[Data extracted from a collection]
Content starts

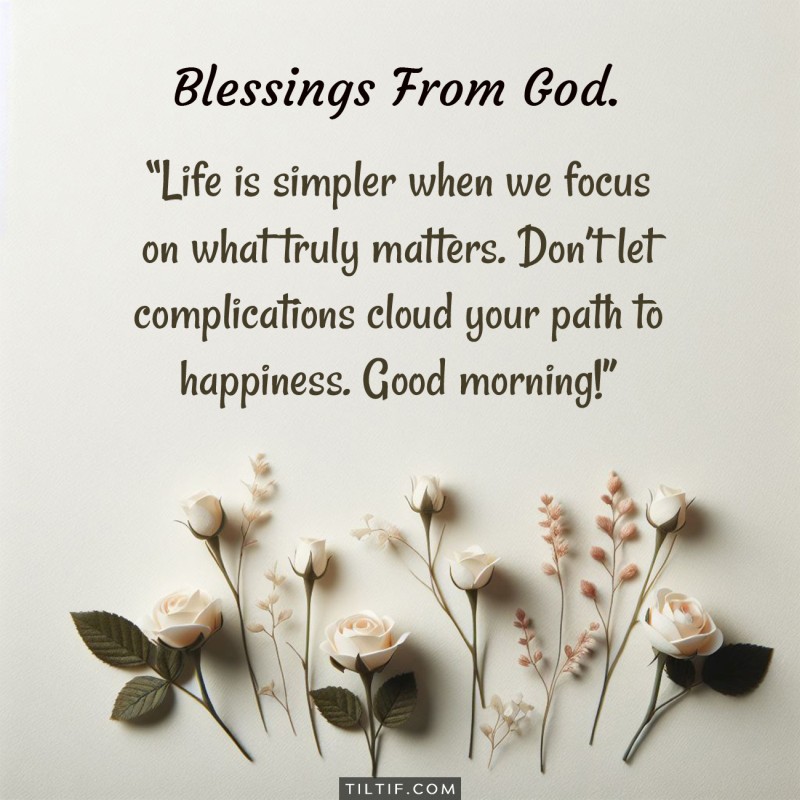 Life is simpler when we focus on what truly matters. Don’t let complications cloud your path to happiness. Good morning!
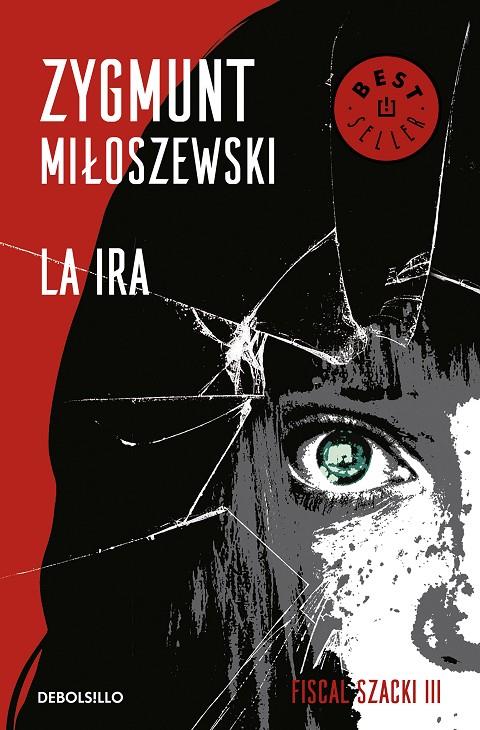 LA IRA (UN CASO DEL FISCAL SZACKI 3) | 9788466347686 | MILOSZEWSKI, ZYGMUNT | Galatea Llibres | Librería online de Reus, Tarragona | Comprar libros en catalán y castellano online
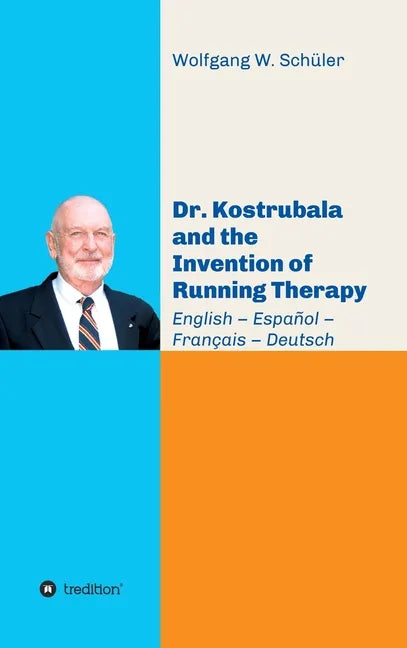 Dr. Kostrubala and the Invention of Running Therapy: Festschrift commemorating his 90th birthday, in four languages: English - Español - Français - De - Hardcover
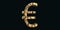 Destroyed gold symbol of the European currency with cracks on a black background. The concept of falling currencies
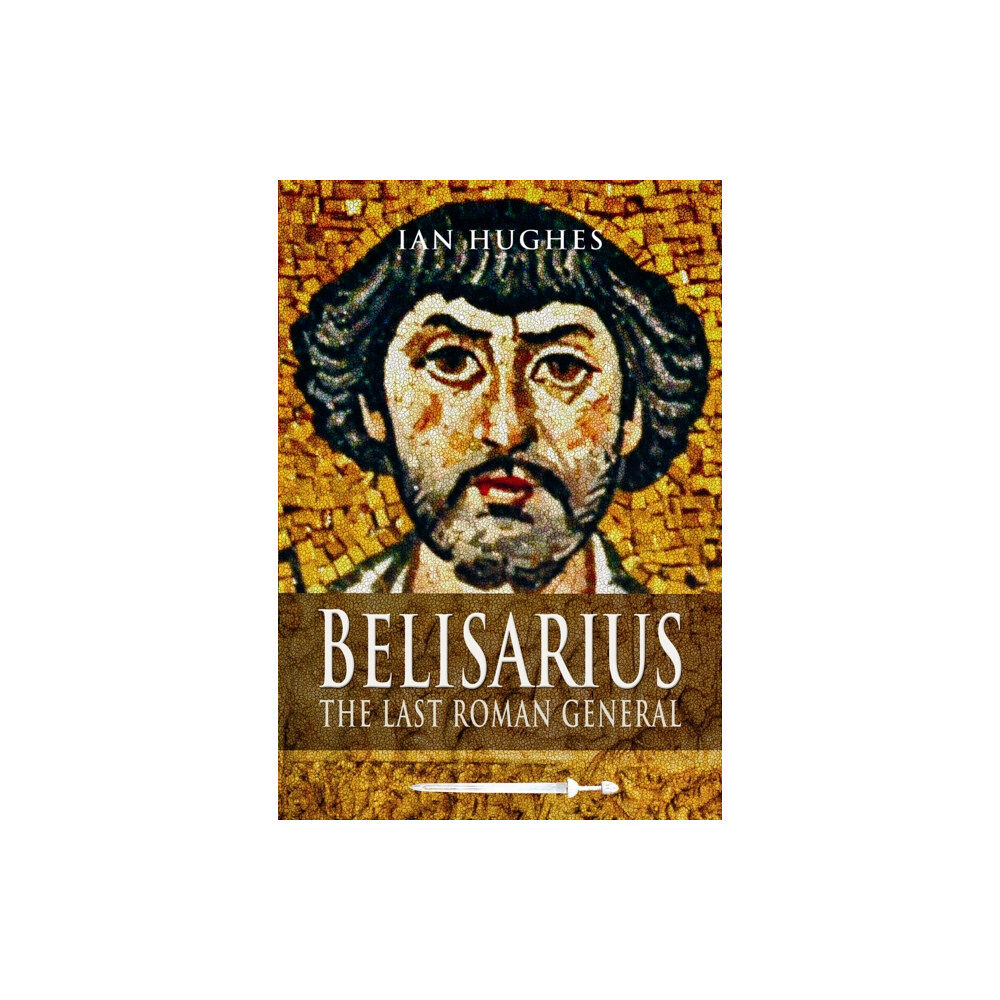 Pen & Sword Books Ltd Belisarius: The Last Roman General (häftad, eng)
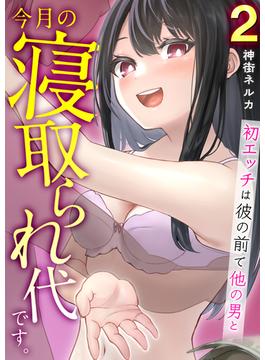 今月の寝取られ代です。～初エッチは彼の前で他の男と～（フルカラー）　2巻(アララブMAX)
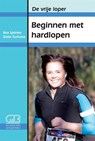 De vrije loper : Beginnen met hardlopen - Bea Splinter ; Siebe Turksma - 9789024007011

Content ends

_Work to complete_
Write out, word for word, the stretch of entries that begins at the line with "Destroyed gold symbol" and ends at the line with "今月の寝取られ代です。～初エ". Pictures do not belong in it.

_Expected answer_
 Destroyed gold symbol of the European currency with cracks on a black background. The concept of falling currencies
 Pen & Sword Books Ltd Belisarius: The Last Roman General (häftad, eng)
 今月の寝取られ代です。～初エッチは彼の前で他の男と～（フルカラー）　2巻(アララブMAX)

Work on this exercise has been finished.